— Begin Data provided —

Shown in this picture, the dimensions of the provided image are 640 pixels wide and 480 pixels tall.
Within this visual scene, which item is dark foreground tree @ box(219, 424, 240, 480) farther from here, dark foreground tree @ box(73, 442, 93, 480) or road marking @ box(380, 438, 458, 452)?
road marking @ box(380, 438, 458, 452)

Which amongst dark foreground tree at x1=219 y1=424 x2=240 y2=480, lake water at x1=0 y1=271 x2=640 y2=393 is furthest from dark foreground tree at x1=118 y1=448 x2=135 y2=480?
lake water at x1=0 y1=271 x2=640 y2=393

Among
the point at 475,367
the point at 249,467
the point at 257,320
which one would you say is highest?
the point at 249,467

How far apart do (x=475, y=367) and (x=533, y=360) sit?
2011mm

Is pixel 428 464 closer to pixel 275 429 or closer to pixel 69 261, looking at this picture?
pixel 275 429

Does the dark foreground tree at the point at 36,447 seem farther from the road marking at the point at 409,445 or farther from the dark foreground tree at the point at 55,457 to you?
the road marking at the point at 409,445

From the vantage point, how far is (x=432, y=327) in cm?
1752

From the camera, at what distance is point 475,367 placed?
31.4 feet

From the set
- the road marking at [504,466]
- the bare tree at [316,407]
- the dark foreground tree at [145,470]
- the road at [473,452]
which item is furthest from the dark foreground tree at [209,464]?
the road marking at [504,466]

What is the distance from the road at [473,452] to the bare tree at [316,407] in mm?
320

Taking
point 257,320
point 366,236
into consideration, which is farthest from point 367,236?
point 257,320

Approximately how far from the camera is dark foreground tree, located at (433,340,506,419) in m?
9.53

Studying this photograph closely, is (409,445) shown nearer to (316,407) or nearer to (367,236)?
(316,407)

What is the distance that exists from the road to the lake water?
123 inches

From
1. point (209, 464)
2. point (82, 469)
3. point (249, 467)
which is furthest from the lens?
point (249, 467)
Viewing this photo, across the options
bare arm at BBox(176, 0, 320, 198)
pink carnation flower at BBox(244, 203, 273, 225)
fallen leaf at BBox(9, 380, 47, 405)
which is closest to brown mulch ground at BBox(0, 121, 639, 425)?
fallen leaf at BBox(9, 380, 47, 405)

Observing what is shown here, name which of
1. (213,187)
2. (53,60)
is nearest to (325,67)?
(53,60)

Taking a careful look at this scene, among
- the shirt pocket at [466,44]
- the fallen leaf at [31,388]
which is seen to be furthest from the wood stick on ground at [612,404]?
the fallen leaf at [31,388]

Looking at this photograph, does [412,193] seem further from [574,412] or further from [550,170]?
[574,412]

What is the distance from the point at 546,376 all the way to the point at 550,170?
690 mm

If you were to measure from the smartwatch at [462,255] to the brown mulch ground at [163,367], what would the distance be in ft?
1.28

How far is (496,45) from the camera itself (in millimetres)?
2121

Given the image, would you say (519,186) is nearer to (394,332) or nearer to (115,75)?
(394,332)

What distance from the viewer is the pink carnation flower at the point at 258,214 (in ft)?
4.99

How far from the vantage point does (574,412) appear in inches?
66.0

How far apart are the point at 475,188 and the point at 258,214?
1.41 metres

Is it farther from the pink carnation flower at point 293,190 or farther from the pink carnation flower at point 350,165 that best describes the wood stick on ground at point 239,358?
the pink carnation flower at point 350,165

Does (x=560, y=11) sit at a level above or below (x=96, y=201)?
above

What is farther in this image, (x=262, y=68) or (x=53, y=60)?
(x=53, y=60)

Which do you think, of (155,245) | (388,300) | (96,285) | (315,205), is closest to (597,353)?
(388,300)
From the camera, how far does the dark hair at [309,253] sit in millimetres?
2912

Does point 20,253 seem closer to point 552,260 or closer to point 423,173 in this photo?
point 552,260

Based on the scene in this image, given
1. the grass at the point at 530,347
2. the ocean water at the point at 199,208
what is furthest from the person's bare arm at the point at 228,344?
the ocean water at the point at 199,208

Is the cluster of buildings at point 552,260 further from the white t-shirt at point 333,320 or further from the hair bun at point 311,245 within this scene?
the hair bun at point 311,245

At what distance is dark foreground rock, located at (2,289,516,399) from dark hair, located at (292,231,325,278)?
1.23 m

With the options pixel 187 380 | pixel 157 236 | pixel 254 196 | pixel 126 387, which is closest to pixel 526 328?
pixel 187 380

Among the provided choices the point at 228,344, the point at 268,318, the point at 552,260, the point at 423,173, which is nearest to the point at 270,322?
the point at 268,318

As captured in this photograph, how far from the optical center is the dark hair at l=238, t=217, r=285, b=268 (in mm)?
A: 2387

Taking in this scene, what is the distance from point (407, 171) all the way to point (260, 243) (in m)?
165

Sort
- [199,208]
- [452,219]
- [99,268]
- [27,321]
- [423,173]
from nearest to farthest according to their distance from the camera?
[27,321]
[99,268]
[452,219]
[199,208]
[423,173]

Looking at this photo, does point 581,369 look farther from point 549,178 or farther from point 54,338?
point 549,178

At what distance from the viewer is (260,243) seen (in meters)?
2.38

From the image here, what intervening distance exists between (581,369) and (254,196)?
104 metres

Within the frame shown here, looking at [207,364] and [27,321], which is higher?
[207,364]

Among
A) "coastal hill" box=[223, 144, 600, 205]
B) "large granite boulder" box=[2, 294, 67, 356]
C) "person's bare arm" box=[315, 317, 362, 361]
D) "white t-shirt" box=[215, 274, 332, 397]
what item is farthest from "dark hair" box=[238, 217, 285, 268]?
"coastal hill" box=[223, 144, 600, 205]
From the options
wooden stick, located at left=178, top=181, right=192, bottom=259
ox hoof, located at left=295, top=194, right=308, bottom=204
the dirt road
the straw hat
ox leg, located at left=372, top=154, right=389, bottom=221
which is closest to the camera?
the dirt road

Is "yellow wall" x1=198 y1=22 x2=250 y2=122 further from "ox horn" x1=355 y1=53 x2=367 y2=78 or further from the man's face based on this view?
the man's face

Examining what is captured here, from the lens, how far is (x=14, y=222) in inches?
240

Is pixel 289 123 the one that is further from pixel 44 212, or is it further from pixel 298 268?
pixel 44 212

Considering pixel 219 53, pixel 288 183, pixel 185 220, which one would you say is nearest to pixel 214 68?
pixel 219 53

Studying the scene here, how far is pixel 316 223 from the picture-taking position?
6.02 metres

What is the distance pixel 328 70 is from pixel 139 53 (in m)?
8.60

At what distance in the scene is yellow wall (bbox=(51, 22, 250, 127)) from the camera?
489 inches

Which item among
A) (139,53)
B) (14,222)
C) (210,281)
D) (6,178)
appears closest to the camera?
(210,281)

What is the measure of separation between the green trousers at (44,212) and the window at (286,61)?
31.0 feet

— End Data provided —

== What you are asked to do ==
Reproduce every line of the material above exactly.

== Solution ==
Shown in this picture, the dimensions of the provided image are 640 pixels wide and 480 pixels tall.
Within this visual scene, which item is dark foreground tree @ box(219, 424, 240, 480) farther from here, dark foreground tree @ box(73, 442, 93, 480) or road marking @ box(380, 438, 458, 452)?
road marking @ box(380, 438, 458, 452)

Which amongst dark foreground tree at x1=219 y1=424 x2=240 y2=480, lake water at x1=0 y1=271 x2=640 y2=393 is furthest from dark foreground tree at x1=118 y1=448 x2=135 y2=480?
lake water at x1=0 y1=271 x2=640 y2=393

Among
the point at 475,367
the point at 249,467
the point at 257,320
which one would you say is highest?
the point at 249,467

How far apart do (x=475, y=367) and (x=533, y=360) sit?
2011mm

Is pixel 428 464 closer to pixel 275 429 or closer to pixel 69 261, looking at this picture?
pixel 275 429

Does the dark foreground tree at the point at 36,447 seem farther from the road marking at the point at 409,445 or farther from the dark foreground tree at the point at 55,457 to you?
the road marking at the point at 409,445

From the vantage point, how far is (x=432, y=327) in cm?
1752

From the camera, at what distance is point 475,367 placed?
31.4 feet

From the set
- the road marking at [504,466]
- the bare tree at [316,407]
- the dark foreground tree at [145,470]
- the road at [473,452]
which item is furthest from the dark foreground tree at [209,464]?
the road marking at [504,466]

What is the distance from the road at [473,452] to the bare tree at [316,407] in mm?
320

Taking
point 257,320
point 366,236
into consideration, which is farthest from point 367,236?
point 257,320

Approximately how far from the camera is dark foreground tree, located at (433,340,506,419) in m?
9.53

Studying this photograph closely, is (409,445) shown nearer to (316,407) or nearer to (367,236)?
(316,407)

What is the distance that exists from the road to the lake water?
123 inches

From
1. point (209, 464)
2. point (82, 469)
3. point (249, 467)
which is furthest from the lens?
point (249, 467)
Viewing this photo, across the options
bare arm at BBox(176, 0, 320, 198)
pink carnation flower at BBox(244, 203, 273, 225)
fallen leaf at BBox(9, 380, 47, 405)
which is closest to brown mulch ground at BBox(0, 121, 639, 425)?
fallen leaf at BBox(9, 380, 47, 405)

Observing what is shown here, name which of
1. (213,187)
2. (53,60)
is nearest to (325,67)?
(53,60)

Taking a careful look at this scene, among
- the shirt pocket at [466,44]
- the fallen leaf at [31,388]
which is seen to be furthest from the wood stick on ground at [612,404]?
the fallen leaf at [31,388]

Looking at this photograph, does [412,193] seem further from [574,412] or further from [550,170]?
[574,412]

What is the distance from the point at 546,376 all the way to the point at 550,170?
690 mm

If you were to measure from the smartwatch at [462,255] to the brown mulch ground at [163,367], what would the distance be in ft?
1.28

How far is (496,45) from the camera itself (in millimetres)?
2121

Given the image, would you say (519,186) is nearer to (394,332) or nearer to (115,75)?
(394,332)

What distance from the viewer is the pink carnation flower at the point at 258,214 (in ft)?
4.99

How far from the vantage point does (574,412) appear in inches?
66.0

How far apart are the point at 475,188 and the point at 258,214?
1.41 metres

Is it farther from the pink carnation flower at point 293,190 or farther from the pink carnation flower at point 350,165 that best describes the wood stick on ground at point 239,358?
the pink carnation flower at point 350,165

Does (x=560, y=11) sit at a level above or below (x=96, y=201)?
above

What is farther in this image, (x=262, y=68) or (x=53, y=60)?
(x=53, y=60)

Which do you think, of (155,245) | (388,300) | (96,285) | (315,205), is closest to (597,353)?
(388,300)
From the camera, how far does the dark hair at [309,253] sit in millimetres?
2912

Does point 20,253 seem closer to point 552,260 or closer to point 423,173 in this photo?
point 552,260

Based on the scene in this image, given
1. the grass at the point at 530,347
2. the ocean water at the point at 199,208
what is furthest from the person's bare arm at the point at 228,344?
the ocean water at the point at 199,208

Is the cluster of buildings at point 552,260 further from the white t-shirt at point 333,320 or further from the hair bun at point 311,245 within this scene?
the hair bun at point 311,245

At what distance is dark foreground rock, located at (2,289,516,399) from dark hair, located at (292,231,325,278)?
1.23 m

With the options pixel 187 380 | pixel 157 236 | pixel 254 196 | pixel 126 387, which is closest to pixel 526 328?
pixel 187 380

Among the provided choices the point at 228,344, the point at 268,318, the point at 552,260, the point at 423,173, which is nearest to the point at 270,322?
the point at 268,318

As captured in this photograph, how far from the optical center is the dark hair at l=238, t=217, r=285, b=268 (in mm)?
A: 2387

Taking in this scene, what is the distance from point (407, 171) all the way to point (260, 243) (in m)?
165

Sort
- [199,208]
- [452,219]
- [99,268]
- [27,321]
- [423,173]
from nearest to farthest according to their distance from the camera?
[27,321]
[99,268]
[452,219]
[199,208]
[423,173]

Looking at this photo, does point 581,369 look farther from point 549,178 or farther from point 54,338?
point 549,178

At what distance from the viewer is (260,243) seen (in meters)?
2.38

From the image here, what intervening distance exists between (581,369) and (254,196)?
104 metres

Within the frame shown here, looking at [207,364] and [27,321], which is higher?
[207,364]

Among
A) "coastal hill" box=[223, 144, 600, 205]
B) "large granite boulder" box=[2, 294, 67, 356]
C) "person's bare arm" box=[315, 317, 362, 361]
D) "white t-shirt" box=[215, 274, 332, 397]
what item is farthest from "dark hair" box=[238, 217, 285, 268]?
"coastal hill" box=[223, 144, 600, 205]
From the options
wooden stick, located at left=178, top=181, right=192, bottom=259
ox hoof, located at left=295, top=194, right=308, bottom=204
the dirt road
the straw hat
ox leg, located at left=372, top=154, right=389, bottom=221
which is closest to the camera?
the dirt road

Is "yellow wall" x1=198 y1=22 x2=250 y2=122 further from "ox horn" x1=355 y1=53 x2=367 y2=78 or further from the man's face based on this view?
the man's face

Examining what is captured here, from the lens, how far is (x=14, y=222) in inches?
240

Is pixel 289 123 the one that is further from pixel 44 212, or is it further from pixel 298 268?
pixel 44 212

Considering pixel 219 53, pixel 288 183, pixel 185 220, which one would you say is nearest to pixel 214 68?
pixel 219 53

Studying the scene here, how far is pixel 316 223 from the picture-taking position?
6.02 metres

What is the distance pixel 328 70 is from pixel 139 53 (in m)?
8.60

At what distance in the scene is yellow wall (bbox=(51, 22, 250, 127)) from the camera?
489 inches

Which item among
A) (139,53)
B) (14,222)
C) (210,281)
D) (6,178)
appears closest to the camera?
(210,281)

What is the measure of separation between the green trousers at (44,212) and the window at (286,61)?
31.0 feet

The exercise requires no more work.